Even when you fall off the wagon, and we all have, in the early days especially, take heart–it will get easier.

When you no longer feel deprived, you no longer want what is bad for you. To get to that point requires both habit changes and a change of mindset, but the good news is that it can be done.

Yours in learning,

Nan aka Sugarbaby

More on Habits

I love synchronicity!  I was checking in at MarksDailyApple.com,  and found a blogpost from earlier this month (http://www.marksdailyapple.com/akrasia-or-why-you-act-against-your-own-better-judgment/#comment-806307) on “akrasia” a term which essentially means why we act against our own best interest. This of course is directly related to the subject of my recent post on habit, and the new information coming out this month in Charles Duhigg’s book on “The Power of Habit.”

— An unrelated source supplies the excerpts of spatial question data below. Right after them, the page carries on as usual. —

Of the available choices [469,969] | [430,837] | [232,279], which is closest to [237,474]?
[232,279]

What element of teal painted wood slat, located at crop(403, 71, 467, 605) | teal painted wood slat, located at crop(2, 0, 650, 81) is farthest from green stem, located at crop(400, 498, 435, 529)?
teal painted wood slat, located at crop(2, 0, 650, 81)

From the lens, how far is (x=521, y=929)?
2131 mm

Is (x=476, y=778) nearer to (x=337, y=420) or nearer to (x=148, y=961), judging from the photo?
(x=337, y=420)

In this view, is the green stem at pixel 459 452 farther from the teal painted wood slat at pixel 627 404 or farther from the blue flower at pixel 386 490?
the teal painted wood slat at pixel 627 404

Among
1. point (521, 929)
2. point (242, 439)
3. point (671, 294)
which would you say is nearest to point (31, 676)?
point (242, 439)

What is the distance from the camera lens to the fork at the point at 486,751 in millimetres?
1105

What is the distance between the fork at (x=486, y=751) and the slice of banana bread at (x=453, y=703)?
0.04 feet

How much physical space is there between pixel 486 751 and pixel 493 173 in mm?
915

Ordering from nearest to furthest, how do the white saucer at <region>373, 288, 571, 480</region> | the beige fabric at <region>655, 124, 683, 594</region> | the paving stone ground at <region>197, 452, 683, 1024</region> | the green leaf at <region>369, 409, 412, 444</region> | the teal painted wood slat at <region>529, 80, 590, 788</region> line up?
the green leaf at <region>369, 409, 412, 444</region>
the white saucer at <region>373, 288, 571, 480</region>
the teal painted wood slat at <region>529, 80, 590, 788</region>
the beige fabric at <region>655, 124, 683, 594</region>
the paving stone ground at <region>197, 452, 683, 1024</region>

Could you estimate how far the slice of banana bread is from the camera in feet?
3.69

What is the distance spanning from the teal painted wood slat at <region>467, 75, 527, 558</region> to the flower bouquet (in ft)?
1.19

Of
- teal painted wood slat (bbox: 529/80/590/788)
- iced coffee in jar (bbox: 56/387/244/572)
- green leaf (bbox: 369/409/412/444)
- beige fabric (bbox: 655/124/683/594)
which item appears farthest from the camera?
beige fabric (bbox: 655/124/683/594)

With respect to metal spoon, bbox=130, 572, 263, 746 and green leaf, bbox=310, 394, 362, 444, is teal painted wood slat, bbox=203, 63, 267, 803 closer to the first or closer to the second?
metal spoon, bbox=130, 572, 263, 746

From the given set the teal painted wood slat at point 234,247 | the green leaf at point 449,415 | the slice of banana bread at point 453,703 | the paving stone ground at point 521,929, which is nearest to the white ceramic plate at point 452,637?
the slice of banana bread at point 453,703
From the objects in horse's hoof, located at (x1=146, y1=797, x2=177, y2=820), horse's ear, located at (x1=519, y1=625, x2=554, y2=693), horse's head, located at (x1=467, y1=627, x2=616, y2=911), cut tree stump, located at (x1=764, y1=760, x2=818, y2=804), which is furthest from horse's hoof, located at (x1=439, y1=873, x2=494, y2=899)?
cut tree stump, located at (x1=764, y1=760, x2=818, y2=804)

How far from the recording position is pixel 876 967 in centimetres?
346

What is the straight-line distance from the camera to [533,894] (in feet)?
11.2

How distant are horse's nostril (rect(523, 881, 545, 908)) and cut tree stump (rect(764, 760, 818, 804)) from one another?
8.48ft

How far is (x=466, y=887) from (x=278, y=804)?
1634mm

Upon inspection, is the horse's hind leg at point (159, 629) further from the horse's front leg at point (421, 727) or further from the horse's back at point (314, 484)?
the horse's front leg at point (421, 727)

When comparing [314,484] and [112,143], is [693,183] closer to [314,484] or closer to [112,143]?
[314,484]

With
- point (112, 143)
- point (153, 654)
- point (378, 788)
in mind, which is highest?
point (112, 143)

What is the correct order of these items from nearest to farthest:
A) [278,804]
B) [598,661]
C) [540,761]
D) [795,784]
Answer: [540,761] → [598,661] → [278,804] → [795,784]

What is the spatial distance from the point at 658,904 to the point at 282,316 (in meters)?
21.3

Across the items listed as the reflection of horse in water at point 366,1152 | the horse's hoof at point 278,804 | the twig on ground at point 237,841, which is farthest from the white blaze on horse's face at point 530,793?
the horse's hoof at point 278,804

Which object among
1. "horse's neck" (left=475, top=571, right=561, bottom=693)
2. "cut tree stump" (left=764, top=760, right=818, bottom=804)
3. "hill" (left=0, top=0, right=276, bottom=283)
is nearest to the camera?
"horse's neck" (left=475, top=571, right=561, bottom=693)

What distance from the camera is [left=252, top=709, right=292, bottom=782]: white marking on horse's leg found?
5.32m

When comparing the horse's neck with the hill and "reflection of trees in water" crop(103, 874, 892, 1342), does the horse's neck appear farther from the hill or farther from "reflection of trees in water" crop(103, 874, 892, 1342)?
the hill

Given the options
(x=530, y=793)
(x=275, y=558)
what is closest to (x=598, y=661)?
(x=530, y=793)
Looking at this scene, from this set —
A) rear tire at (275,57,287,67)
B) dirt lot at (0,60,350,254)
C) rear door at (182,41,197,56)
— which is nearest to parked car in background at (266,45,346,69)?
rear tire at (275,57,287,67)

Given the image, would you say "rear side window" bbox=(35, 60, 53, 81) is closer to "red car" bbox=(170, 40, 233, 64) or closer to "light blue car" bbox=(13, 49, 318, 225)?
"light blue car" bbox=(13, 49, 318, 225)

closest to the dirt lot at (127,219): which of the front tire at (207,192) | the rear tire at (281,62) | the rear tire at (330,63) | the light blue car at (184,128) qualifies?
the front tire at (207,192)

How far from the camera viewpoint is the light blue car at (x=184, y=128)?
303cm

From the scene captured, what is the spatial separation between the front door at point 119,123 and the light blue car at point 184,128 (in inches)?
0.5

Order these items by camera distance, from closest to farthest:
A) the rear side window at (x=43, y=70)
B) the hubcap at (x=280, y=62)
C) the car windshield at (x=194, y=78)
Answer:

One of the best things about this age in which we live is that the information stream is increasingly broader and deeper. We are learning so much, primarily it seems from people’s own experiences (the great engines of science turn slowly), about why we do the things we do: the influences from corporations, government, our habits learned very early in life, friends, family, etc.  The more I read–and I read a lot!–the more convinced I become that nothing we do that’s related to elemental things,  like food, safety, relationships,  is simple. Complexity, meaning the astonishingly complex nature of how our bodies work, how life works in community, and so on, is probably why our brains need to habituate, to find short cuts for daily activities. Think how exhausting it can be to learn something new, like a language, or just about anything that puts us back at true beginner status. Not until some things become habit, do they feel easier.

I’m finding this new understanding of habit very encouraging, for it will help me to avoid the pitfalls that come with thinking “just this once” about a behavior that can quickly cause one to revert to old habits.